Much like the book, the film chronicles one very lousy day in the life of 12-year-old Alexander. You see, Alexander (mop-topped Ed Oxenbould of the Australian TV series “Puberty Blues”) is the original hard-luck kid. Nothing ever goes right for him. He’s forever waking up with gum in his hair, forgetting his homework and losing his lunch. His family, on the other hand, has it easy. They’re all happy, well-adjusted go-getters. On the eve of his (sure to be disastrous) birthday, Alex wishes that his family could—if only for one day—see what it’s like to be him. And so begins an epic series of comic mishaps for Alex’ family.

Dad (Steve Carell, gamely underplaying) has a terrible job interview with a hip video game company. Mom (Jennifer Garner) bungles the launch of a new kid’s book. Sister Emily (Kerris Dorsey, “Brothers & Sisters”) catches a wicked cold on the eve of her school play debut. And brother Anthony (Dylan Minnette, “Saving Grace”) scrambles to save his junior prom night from utter collapse.

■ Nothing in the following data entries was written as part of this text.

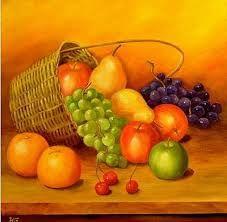 ünlü Ressamların Meyve Tabağı çizimleri Ile Ilgili Görsel Sonucu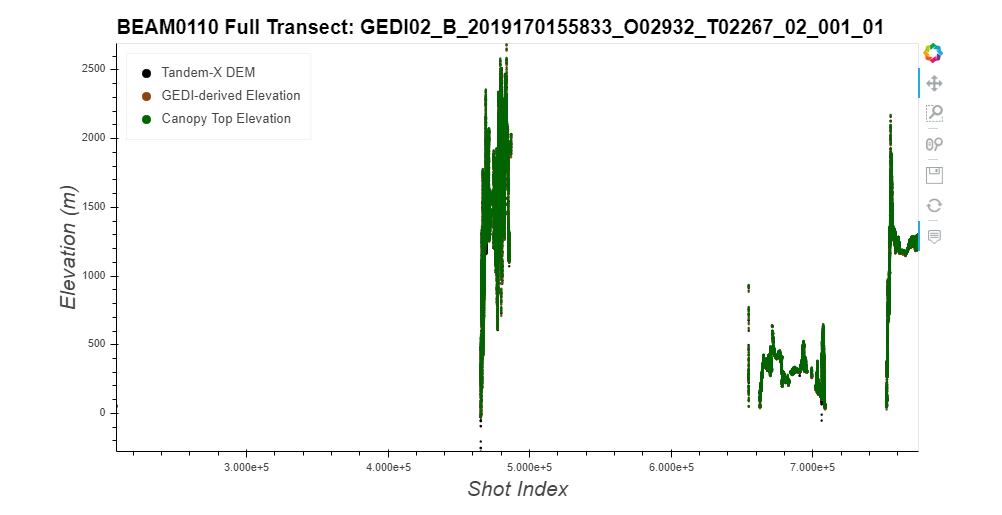 Graphic of GEDI BEAM0110 Full Transect.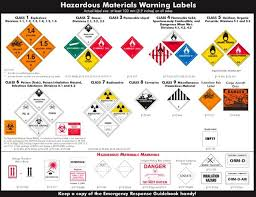 Dot Hazardous Materials Table Dot Hazardous Materials Table Fieldstation Co With Regard To Designs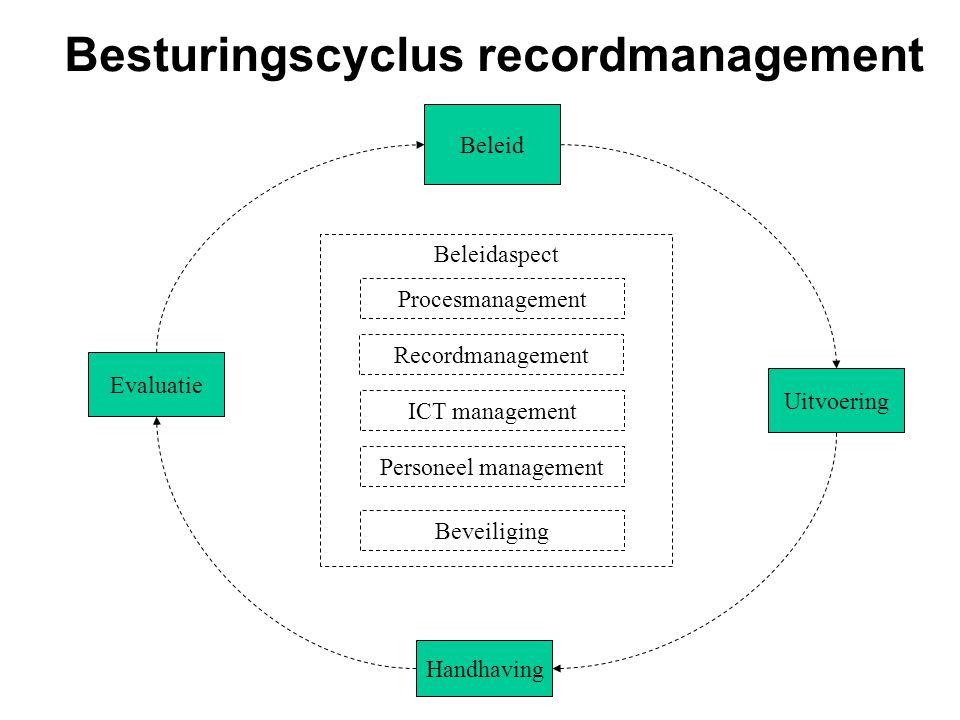Besturingscyclus recordmanagement Beleidaspect Beleid Uitvoering Handhaving Evaluatie Procesmanagement Recordmanagement ICT management Personeel management Beveiliging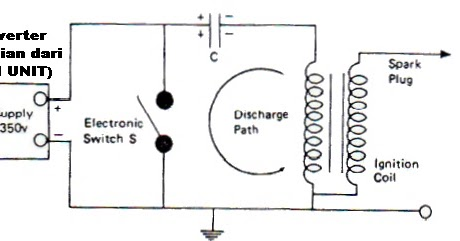 5 Pin Cdi Ignition Wiring Diagram 6 Wire CDI Box Diagram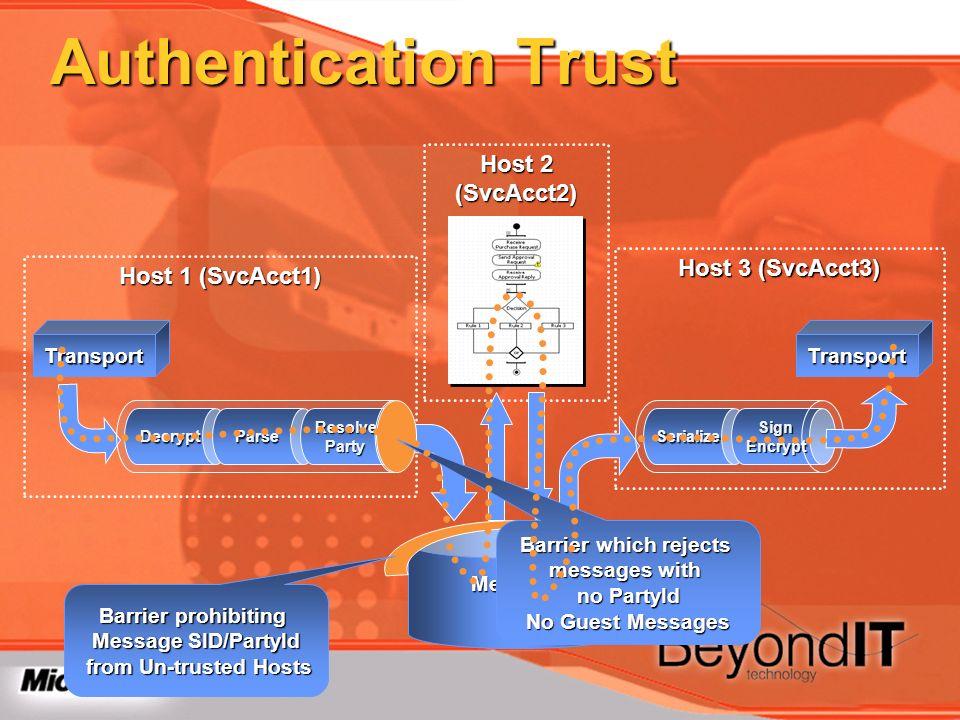 Host 3 (SvcAcct3) Host 2 (SvcAcct2) Host 1 (SvcAcct1) Authentication Trust DecryptParseResolveParty MessageBox SerializeSignEncrypt TransportTransport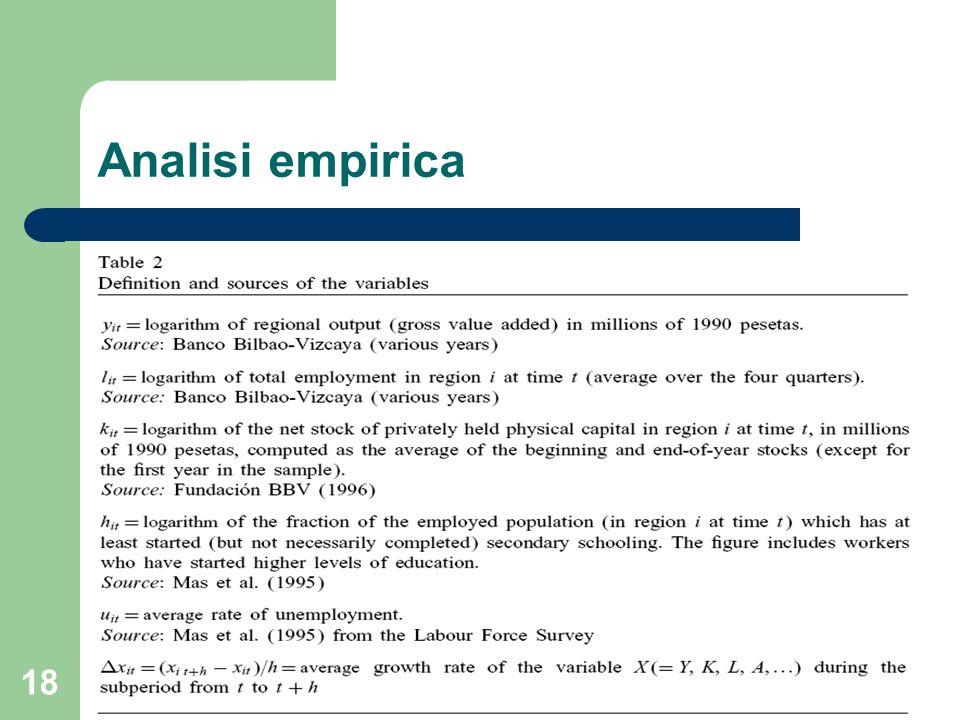 18 Analisi empirica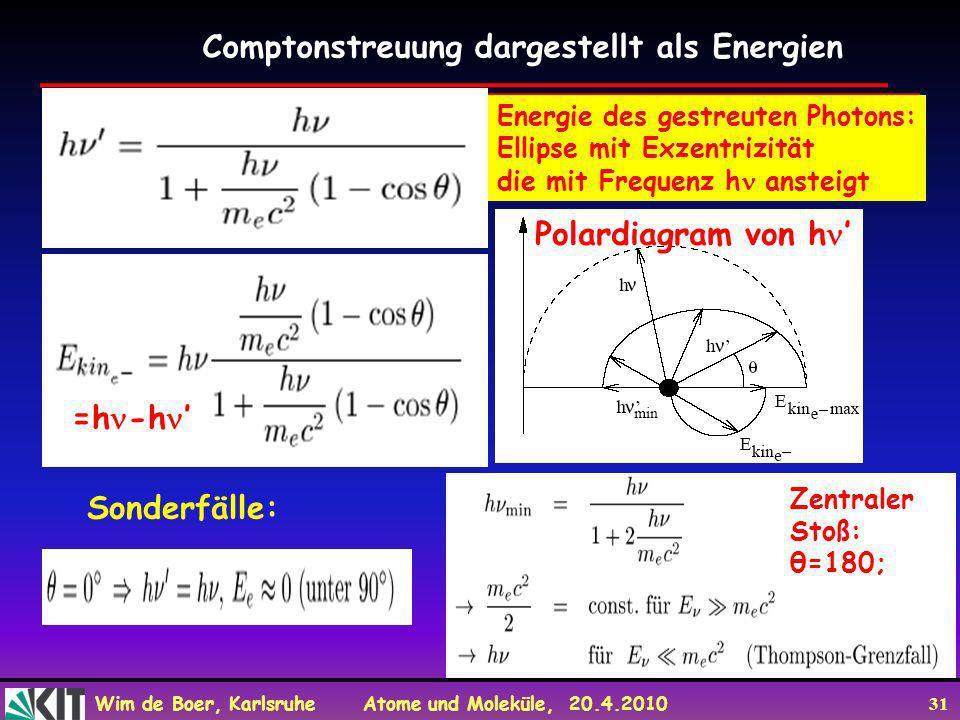Comptonstreuung dargestellt als Energien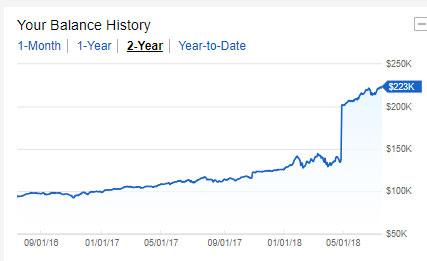 Investment Balance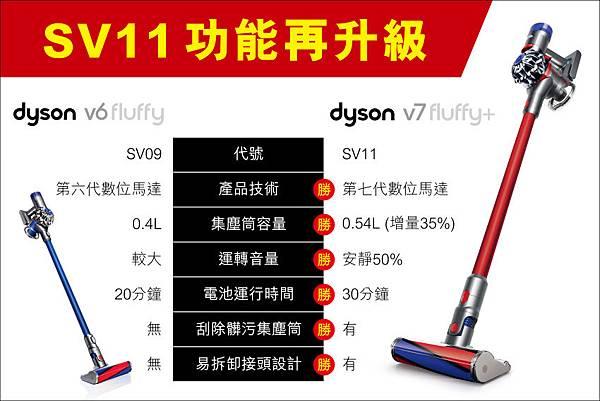 V7比較表-90x60-1-01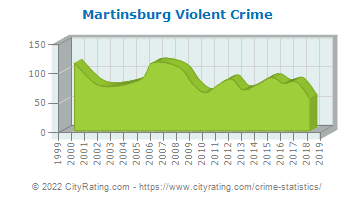 Martinsburg Violent Crime
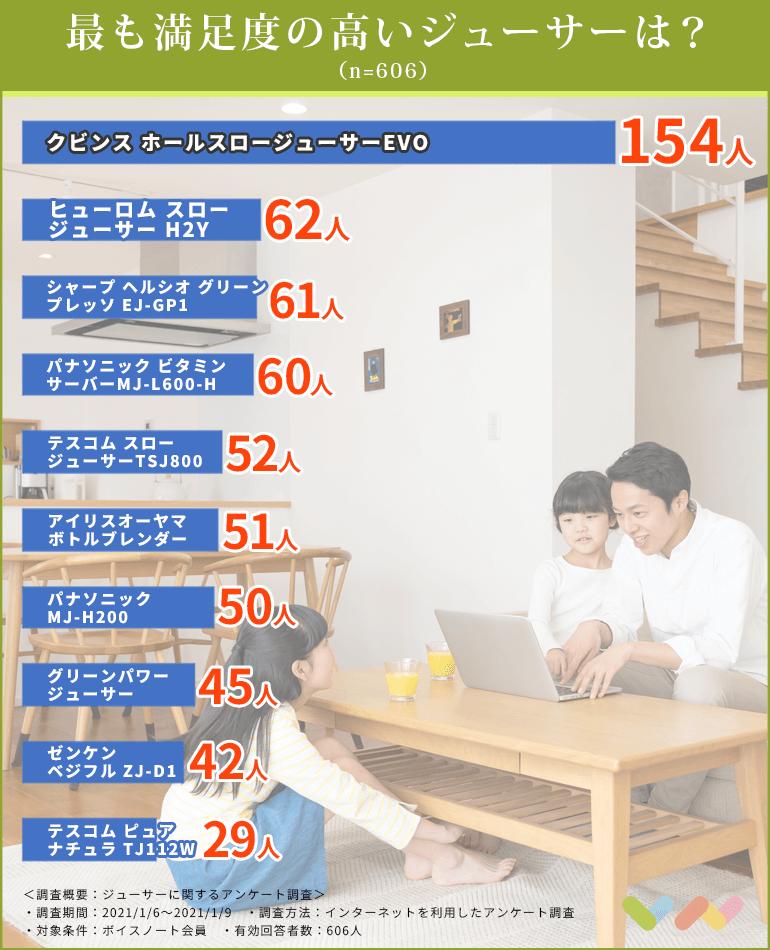 ジューサーの人気ランキング表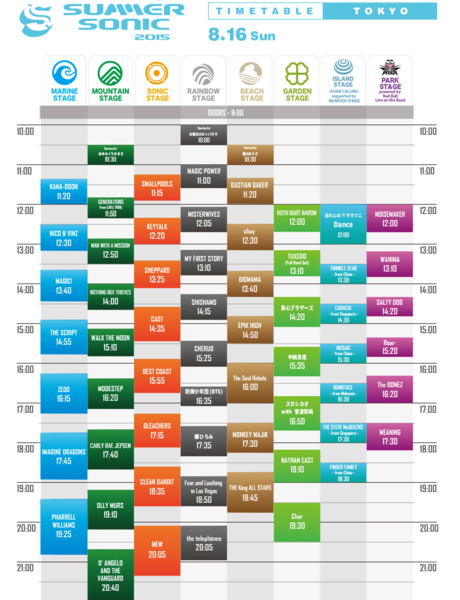 summersonic2015tokyo2timetable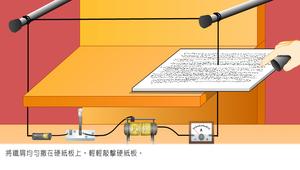 物理∕電流與電磁效應∕電流磁效應-長直導線的磁場實驗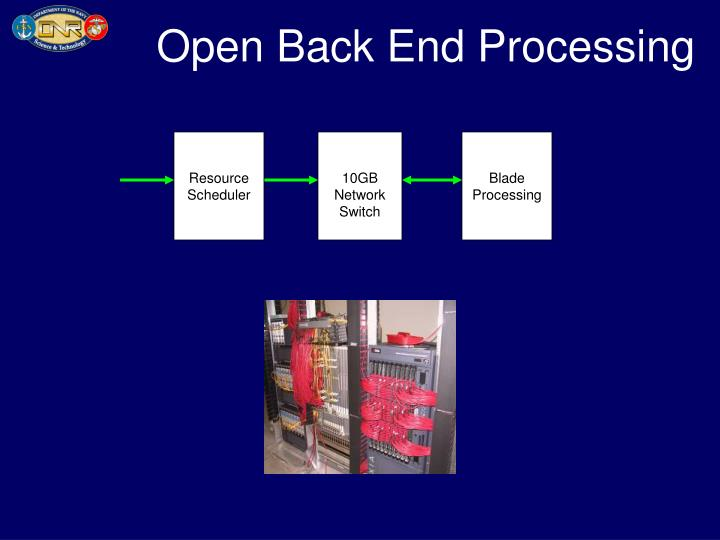 Open Back End Processing
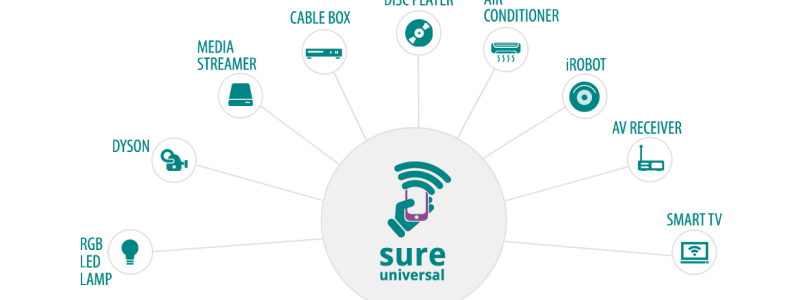 Review: SURE Universal Remote App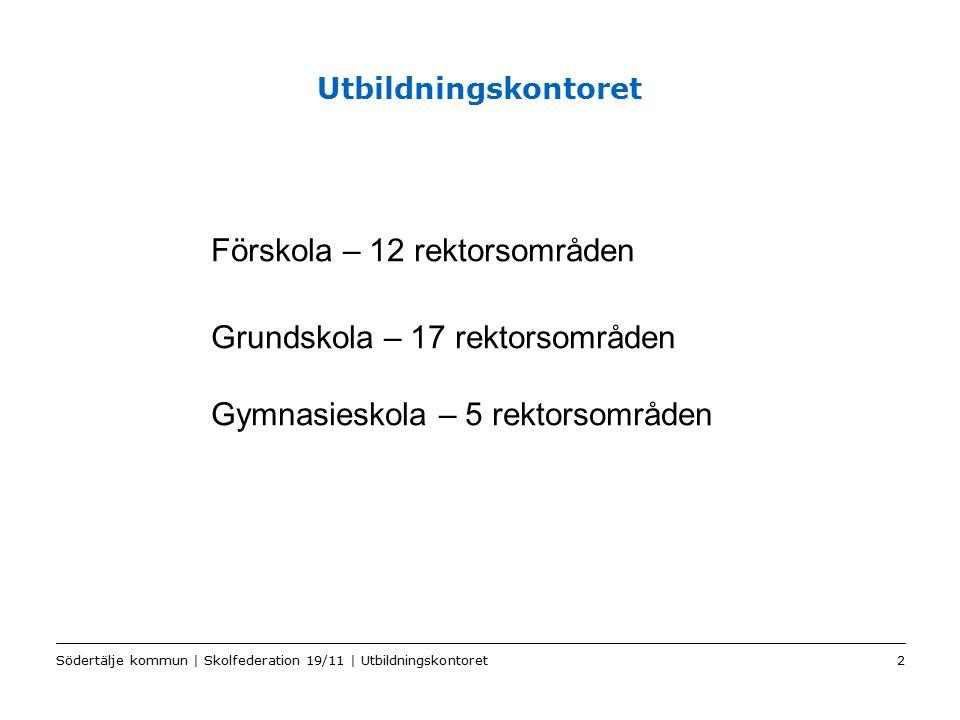 Color2 Sv Våra användare består alltså av Södertälje kommun   Skolfederation 19/11   Utbildningskontoret3 Gymnasieelever: 1572 Grundskoleelever: 8636 Personal inom utbildningskontoret: 2700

In the midst of all this PG-rated,
Hangover-style chaos, Alexander is having a pretty good day. Things actually look like they’re working out for him. But the pain (in some cases literally) that his family is going through starts to make him feel guilty. Is his sincere wish responsible of his family’s misfortune, or is this just a terrible, horrible … Oh, you know the rest.

Alexander isn’t what you’d call a particularly deep film. It’s really just a series of inventive slapstick sequences tacked together. And yet, Arteta gives the film a quiet undercurrent of preteen melancholy and social awkwardness that grounds it surprisingly well in the real world. He also moves it along at a brisk enough pace that not even the film’s more preposterous moments linger too long on the palate. Eschewing the sort of CGI fantasy that drives most “family” films these days, Alexander is a kid-centric film that doesn’t need gimmicks to sell its manic, breezy, silly and ultimately sweet take on family unity.